In vivo RB-M distribution and PDT efficacy

To investigate RB-M distribution, liver tumor-bearing rats (n = 3 per group) with similar tumor volumes were intratumorally injected under ultrasound guidance with RB-M solution at the dosage of 1.6 mg cm−3 drug-to-tumor volume ratio (0.2 mL of 4 mg mL−1 injected in a 500 mm3 tumor volume size). After 2 h, 12 h, and 24 h, the rats were sacrificed. Their tumors and major organs (lung, liver, heart, spleen, kidney) were excised and washed with PBS. An IVIS spectrum imaging system was used to record fluorescence imaging results and calculate average fluorescence intensities.

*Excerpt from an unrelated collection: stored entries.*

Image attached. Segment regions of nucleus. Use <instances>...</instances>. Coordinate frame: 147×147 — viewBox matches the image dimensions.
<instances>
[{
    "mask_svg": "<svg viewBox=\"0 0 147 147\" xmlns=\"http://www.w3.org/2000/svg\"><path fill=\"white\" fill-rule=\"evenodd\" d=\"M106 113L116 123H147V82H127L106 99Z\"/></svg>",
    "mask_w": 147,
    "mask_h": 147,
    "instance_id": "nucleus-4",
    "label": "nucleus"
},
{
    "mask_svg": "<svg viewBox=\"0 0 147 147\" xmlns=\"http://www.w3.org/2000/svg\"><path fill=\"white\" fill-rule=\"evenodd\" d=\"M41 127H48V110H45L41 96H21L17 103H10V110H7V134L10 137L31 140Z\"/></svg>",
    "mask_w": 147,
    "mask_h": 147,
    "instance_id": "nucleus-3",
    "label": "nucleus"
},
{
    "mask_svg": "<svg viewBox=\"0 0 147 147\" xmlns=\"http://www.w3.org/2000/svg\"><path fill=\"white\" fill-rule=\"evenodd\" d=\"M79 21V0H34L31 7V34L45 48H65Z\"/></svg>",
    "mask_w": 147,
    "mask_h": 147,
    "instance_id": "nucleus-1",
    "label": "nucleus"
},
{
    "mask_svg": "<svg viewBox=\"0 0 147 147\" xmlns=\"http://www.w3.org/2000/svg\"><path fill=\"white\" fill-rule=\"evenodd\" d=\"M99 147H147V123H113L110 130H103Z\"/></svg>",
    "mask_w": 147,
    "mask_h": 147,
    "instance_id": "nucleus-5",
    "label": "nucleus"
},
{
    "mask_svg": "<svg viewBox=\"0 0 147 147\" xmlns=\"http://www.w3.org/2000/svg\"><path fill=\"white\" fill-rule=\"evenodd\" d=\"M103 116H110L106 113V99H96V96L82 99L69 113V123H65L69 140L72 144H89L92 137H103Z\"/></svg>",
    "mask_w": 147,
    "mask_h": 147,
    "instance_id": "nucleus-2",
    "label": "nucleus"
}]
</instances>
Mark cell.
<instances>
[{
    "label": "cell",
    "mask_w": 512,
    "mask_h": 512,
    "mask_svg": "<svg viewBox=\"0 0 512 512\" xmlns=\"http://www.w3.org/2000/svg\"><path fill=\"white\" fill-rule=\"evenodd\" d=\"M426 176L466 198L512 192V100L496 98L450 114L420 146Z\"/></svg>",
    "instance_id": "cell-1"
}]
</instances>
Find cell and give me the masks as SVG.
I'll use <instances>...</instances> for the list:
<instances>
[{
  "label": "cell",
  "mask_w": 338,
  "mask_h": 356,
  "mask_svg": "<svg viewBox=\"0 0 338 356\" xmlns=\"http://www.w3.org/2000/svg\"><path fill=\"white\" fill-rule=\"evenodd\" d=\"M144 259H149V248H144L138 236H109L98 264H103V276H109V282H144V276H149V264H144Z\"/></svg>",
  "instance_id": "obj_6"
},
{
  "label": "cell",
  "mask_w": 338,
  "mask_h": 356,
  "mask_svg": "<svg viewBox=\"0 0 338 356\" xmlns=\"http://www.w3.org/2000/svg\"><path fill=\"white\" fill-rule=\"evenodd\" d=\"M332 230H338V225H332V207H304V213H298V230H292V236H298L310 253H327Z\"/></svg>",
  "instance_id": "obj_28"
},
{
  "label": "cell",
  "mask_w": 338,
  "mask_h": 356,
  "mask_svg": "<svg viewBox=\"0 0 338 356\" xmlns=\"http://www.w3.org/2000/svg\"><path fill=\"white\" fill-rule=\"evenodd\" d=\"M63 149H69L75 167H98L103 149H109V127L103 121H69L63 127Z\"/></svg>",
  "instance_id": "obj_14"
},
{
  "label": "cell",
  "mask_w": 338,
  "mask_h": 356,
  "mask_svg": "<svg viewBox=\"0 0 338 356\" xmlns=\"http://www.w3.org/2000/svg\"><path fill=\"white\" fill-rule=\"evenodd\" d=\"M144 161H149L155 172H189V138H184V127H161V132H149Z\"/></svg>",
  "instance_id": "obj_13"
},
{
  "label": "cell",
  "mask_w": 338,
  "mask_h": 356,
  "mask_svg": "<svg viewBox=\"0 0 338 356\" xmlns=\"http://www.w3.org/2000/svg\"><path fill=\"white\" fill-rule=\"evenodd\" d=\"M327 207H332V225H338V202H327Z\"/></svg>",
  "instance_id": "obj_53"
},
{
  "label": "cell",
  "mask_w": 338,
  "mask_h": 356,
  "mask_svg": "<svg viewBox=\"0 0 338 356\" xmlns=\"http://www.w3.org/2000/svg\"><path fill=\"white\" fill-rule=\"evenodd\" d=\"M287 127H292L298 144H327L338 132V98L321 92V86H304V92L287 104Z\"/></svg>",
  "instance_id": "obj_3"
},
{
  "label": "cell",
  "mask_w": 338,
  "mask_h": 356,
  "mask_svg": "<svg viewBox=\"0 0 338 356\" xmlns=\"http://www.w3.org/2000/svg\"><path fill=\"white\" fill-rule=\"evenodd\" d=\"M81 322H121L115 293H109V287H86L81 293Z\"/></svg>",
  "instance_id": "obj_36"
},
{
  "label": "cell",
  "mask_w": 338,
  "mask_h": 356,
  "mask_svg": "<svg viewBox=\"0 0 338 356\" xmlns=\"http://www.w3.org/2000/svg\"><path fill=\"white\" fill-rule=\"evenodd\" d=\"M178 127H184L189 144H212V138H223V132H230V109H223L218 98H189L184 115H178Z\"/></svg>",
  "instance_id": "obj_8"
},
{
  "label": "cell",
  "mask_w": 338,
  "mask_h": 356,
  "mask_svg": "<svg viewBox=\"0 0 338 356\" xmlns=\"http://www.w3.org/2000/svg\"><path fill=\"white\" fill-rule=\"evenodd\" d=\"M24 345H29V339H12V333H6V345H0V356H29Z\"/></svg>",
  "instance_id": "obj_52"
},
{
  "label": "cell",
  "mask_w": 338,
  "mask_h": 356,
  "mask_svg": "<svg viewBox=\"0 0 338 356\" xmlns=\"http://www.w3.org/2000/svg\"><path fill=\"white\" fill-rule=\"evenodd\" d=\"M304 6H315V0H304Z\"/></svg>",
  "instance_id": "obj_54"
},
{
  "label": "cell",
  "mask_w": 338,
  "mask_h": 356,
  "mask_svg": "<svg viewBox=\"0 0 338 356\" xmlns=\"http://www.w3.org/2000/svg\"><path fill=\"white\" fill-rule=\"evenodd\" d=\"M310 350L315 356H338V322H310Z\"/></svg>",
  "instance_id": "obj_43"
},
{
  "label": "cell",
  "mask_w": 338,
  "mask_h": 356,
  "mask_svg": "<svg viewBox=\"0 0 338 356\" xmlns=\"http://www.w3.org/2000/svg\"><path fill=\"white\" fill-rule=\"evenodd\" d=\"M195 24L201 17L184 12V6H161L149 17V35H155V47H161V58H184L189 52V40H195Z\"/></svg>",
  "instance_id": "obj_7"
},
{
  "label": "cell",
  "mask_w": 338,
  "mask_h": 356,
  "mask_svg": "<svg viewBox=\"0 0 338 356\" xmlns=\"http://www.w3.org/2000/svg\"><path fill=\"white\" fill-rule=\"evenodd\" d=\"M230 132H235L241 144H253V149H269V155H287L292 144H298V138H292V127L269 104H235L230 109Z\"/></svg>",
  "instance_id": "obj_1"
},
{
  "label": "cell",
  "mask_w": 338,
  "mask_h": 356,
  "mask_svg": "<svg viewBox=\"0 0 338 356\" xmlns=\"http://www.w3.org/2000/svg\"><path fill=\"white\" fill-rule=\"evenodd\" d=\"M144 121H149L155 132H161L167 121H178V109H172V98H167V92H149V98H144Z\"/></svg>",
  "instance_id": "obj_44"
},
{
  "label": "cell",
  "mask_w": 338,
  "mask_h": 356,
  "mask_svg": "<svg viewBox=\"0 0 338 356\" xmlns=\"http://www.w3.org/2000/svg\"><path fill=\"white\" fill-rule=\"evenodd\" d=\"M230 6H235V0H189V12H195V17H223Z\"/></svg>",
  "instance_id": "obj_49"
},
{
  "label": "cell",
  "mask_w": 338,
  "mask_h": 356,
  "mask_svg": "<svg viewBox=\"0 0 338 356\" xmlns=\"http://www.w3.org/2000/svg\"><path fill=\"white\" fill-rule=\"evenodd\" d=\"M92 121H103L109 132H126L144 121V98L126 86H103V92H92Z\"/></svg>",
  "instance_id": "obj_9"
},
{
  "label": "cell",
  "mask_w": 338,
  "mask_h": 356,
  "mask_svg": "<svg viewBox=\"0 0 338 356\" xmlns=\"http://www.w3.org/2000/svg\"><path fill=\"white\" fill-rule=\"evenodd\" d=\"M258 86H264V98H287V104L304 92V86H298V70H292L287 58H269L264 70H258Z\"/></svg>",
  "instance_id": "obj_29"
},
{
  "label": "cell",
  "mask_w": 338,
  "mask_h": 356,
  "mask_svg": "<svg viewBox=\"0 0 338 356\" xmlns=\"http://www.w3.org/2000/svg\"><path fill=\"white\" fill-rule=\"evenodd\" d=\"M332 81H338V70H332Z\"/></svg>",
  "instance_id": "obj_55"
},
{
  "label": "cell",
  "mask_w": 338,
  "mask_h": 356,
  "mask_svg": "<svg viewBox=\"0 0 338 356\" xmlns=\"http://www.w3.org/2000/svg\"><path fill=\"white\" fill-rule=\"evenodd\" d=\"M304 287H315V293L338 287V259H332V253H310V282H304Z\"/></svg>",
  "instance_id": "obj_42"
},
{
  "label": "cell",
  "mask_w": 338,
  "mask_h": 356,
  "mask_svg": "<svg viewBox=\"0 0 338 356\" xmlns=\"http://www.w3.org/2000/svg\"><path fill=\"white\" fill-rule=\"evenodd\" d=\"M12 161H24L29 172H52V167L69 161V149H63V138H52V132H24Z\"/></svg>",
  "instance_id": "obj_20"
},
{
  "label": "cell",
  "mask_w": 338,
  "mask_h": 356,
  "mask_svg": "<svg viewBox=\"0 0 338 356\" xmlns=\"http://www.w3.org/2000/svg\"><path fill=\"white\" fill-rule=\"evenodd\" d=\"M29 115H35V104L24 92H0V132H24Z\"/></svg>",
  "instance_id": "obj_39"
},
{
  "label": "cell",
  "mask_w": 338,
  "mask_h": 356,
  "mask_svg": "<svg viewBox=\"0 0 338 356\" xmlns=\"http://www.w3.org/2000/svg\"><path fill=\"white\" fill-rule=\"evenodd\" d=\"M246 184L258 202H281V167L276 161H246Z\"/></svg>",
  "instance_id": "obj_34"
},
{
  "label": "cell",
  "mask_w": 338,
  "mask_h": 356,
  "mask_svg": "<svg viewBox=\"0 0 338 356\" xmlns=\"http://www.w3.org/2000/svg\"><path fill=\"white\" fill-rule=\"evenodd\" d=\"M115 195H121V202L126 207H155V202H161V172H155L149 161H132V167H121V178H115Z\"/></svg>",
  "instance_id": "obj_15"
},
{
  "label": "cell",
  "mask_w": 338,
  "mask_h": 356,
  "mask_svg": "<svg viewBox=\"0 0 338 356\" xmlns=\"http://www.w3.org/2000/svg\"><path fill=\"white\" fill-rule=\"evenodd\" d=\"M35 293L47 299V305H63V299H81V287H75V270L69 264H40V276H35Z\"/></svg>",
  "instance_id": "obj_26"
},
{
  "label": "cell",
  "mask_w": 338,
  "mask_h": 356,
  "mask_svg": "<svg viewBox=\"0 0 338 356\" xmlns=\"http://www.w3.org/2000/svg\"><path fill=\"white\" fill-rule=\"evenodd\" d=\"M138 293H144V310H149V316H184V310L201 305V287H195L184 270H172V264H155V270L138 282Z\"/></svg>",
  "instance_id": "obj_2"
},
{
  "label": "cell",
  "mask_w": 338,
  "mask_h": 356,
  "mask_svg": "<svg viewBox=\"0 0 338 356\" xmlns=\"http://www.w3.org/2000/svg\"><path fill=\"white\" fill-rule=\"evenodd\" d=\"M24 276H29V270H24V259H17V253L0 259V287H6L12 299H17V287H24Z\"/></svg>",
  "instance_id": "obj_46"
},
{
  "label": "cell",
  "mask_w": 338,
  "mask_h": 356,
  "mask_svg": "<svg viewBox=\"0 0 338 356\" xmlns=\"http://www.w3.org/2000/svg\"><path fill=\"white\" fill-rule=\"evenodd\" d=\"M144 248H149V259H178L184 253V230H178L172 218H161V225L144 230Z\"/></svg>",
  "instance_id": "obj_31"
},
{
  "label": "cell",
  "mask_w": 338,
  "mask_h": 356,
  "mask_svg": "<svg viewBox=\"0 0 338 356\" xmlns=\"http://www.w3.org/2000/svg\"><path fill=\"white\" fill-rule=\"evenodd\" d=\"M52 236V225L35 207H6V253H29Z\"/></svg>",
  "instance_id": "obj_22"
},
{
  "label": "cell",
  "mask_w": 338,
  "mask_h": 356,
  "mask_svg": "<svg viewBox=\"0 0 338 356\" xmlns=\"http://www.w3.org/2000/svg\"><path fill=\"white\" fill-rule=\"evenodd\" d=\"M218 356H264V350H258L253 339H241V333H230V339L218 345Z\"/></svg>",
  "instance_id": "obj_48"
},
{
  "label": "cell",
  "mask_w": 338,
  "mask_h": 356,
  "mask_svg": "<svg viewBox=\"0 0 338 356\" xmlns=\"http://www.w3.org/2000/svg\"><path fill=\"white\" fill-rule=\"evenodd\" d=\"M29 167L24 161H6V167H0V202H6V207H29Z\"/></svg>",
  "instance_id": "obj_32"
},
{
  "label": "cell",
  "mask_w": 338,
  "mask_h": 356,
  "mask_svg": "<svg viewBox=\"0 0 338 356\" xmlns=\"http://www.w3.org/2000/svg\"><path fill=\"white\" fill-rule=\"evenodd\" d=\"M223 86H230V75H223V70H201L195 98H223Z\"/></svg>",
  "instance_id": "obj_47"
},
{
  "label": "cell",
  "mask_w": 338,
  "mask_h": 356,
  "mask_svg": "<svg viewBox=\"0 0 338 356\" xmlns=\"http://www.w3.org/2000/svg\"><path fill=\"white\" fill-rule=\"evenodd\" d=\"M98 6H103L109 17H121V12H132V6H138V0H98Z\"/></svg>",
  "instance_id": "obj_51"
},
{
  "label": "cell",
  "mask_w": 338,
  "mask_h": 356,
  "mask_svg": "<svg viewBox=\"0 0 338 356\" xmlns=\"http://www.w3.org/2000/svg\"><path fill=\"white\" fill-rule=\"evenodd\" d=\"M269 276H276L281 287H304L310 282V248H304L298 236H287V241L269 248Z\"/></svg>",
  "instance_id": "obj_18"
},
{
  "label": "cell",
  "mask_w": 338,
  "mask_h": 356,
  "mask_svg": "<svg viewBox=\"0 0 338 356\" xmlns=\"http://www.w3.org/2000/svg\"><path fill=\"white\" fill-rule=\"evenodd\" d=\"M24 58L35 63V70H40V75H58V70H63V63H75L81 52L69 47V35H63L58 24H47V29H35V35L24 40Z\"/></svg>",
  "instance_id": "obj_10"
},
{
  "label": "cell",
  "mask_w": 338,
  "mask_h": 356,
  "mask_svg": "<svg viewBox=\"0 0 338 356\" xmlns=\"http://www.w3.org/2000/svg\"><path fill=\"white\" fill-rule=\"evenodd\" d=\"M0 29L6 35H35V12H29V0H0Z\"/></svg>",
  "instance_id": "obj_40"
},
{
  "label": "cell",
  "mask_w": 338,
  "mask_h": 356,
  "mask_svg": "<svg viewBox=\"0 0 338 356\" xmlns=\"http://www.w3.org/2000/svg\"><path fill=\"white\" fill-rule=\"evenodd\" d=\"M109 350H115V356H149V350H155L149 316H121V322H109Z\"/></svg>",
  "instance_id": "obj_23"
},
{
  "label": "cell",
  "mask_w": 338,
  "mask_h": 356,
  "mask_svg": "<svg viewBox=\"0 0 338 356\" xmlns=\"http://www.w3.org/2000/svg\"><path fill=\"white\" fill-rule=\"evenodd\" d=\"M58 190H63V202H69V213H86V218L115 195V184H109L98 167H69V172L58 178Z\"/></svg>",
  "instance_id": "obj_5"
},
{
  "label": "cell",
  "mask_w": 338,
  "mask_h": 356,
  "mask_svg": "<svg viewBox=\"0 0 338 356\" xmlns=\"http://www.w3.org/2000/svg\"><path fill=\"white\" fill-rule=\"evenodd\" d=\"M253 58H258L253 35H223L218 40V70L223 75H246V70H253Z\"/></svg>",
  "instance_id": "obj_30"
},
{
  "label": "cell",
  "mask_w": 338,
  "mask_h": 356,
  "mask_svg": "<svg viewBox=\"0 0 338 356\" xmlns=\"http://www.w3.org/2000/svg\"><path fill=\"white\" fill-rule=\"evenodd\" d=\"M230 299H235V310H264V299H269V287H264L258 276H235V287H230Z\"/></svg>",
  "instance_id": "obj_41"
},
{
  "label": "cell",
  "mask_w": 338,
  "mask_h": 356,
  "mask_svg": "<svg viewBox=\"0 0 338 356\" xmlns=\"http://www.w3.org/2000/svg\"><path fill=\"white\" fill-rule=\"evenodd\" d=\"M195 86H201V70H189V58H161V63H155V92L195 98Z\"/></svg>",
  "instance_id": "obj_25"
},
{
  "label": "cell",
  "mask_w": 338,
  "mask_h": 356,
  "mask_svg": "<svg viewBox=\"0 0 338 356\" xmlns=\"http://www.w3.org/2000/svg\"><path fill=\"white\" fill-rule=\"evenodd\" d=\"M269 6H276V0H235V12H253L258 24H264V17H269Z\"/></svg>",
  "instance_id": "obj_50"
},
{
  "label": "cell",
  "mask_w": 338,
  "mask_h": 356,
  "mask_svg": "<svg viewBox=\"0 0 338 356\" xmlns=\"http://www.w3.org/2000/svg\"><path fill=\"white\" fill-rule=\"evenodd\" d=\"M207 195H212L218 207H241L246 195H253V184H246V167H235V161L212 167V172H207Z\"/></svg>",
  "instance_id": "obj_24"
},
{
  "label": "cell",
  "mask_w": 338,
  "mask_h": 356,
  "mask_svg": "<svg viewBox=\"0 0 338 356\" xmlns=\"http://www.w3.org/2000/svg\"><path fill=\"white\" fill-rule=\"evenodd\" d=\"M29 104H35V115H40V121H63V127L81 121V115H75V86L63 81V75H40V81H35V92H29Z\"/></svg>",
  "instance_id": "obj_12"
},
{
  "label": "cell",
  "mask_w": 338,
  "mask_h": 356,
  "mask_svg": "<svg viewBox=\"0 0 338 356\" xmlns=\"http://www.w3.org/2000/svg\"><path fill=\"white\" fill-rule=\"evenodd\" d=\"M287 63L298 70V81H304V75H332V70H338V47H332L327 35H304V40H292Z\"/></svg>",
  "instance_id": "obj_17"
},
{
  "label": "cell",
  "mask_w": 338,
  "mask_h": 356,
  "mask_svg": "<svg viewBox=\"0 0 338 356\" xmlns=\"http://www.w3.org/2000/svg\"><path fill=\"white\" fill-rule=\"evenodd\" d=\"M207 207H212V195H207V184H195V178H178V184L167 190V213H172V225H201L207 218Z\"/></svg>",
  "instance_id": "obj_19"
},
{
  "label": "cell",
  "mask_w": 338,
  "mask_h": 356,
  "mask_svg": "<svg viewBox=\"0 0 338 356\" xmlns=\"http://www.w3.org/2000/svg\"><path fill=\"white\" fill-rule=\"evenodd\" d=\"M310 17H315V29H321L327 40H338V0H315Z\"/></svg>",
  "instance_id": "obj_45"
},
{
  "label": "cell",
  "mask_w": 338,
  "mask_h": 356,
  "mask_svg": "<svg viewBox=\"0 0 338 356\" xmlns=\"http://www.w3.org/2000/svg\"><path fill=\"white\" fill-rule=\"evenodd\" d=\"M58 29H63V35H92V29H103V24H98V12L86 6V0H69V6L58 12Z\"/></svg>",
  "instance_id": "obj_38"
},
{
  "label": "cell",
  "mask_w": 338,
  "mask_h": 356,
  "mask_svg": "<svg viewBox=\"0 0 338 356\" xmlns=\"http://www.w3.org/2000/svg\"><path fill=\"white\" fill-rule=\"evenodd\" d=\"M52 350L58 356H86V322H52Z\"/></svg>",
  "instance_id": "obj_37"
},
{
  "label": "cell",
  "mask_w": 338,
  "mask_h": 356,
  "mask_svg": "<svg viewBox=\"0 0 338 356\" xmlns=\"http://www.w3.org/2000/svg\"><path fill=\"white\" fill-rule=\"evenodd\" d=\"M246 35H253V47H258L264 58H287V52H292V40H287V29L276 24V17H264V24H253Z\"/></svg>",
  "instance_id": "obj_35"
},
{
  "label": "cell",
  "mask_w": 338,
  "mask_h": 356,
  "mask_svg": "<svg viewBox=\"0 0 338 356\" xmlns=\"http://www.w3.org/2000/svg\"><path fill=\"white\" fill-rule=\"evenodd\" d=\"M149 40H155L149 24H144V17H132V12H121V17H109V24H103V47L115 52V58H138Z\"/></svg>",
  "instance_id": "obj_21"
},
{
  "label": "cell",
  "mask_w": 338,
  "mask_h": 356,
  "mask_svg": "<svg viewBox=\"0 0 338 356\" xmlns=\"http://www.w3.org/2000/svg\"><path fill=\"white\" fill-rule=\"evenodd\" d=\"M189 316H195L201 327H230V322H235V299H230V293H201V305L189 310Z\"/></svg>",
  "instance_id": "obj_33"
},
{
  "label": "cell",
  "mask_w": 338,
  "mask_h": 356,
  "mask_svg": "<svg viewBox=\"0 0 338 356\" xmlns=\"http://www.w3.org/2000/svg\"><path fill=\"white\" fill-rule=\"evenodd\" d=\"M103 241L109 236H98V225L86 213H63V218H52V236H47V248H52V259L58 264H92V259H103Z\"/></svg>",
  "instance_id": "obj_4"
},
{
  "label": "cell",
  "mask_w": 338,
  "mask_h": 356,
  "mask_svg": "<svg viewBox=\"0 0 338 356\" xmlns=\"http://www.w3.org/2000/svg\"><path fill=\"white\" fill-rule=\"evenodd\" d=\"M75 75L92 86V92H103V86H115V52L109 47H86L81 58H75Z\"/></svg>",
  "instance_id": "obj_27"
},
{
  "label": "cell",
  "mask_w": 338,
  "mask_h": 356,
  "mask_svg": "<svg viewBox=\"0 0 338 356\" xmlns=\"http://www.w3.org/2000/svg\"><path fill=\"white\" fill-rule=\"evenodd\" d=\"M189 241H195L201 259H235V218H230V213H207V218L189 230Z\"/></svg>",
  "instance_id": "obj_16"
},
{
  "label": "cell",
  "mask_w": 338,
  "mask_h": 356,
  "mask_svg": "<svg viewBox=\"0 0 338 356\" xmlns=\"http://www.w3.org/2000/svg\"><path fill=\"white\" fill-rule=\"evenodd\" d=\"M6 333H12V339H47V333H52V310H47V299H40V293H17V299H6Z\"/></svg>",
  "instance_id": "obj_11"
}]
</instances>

After LED implantation, the rats were divided into four groups (n = 5): (i) sham surgery; (ii) RB-M only; (iii) concurrent PDT 580 + 405; (iv) sequential PDT 405–580. Then, they were intratumorally injected under ultrasound guiding with RB-M solution at the dosage of 1.6 mg cm−3 drug to tumor volume ratio in the experimental groups or saline (0.2 mL) in the sham group once every 2 days for a total of three doses. Irradiation with the implanted wireless LEDs was done to initiate PDT treatment after 2 h of RB-M injection. The tumor volume was detected by ultrasound imaging every 5 days. IVIS imaging was concurrently performed by injecting 100 mg kg−1 D-luciferin intraperitoneally at 0.2 mL per 100 g weight (Perkin Elmer, MA, USA). A CT scan was randomly performed to detect the location of the LED to ensure that the LED was still located above the liver tumor. On the 10th day of the treatment commencement, the rats were terminated. Before termination, the LED was removed, and the final tumor volume was measured by ultrasound and IVIS. After excision, the tumor volume was verified by the vernier caliper measurements. Bland-Altman assay was used to analyze the data consistency of tumor volume measured by ultrasound and vernier caliper. The cleaned excised tumors were collected and fixed in 10% neutral buffered formalin solution and transferred into 75% ethanol solution after 48 h. For histological staining, the fixed tumor tissue samples were sent to the Advanced Imaging and Histology Core, Immunology Program, Life Sciences Institute, NUS, for tissue processing, embedding, sectioning, and staining. Immunohistochemistry staining with E-cadherin antibody (AB76319-1001, EP913(2)Y, Lot no GR3217511-9), and secondary goat anti-rabbit antibody (AB214880-1001, Lot no GR3440024-1) was performed according to the manufacturer’s protocol (Abcam, Cambridge, UK). The histological sections were examined under an optical microscope (DP73, Japan) and quantified using ImageJ (NIH, USA).

Statistical analysis

All data except for the simulation model were expressed as mean values ± standard deviation. Statistical calculations were carried out by the Prism software version 9.0. Comparisons between two groups were performed using the student’s t test or Mann-Whitney U test. One-way ANOVA was used for the multi-group comparison of means with Bonferroni post-hoc test. Values with p < 0.05 are considered significant.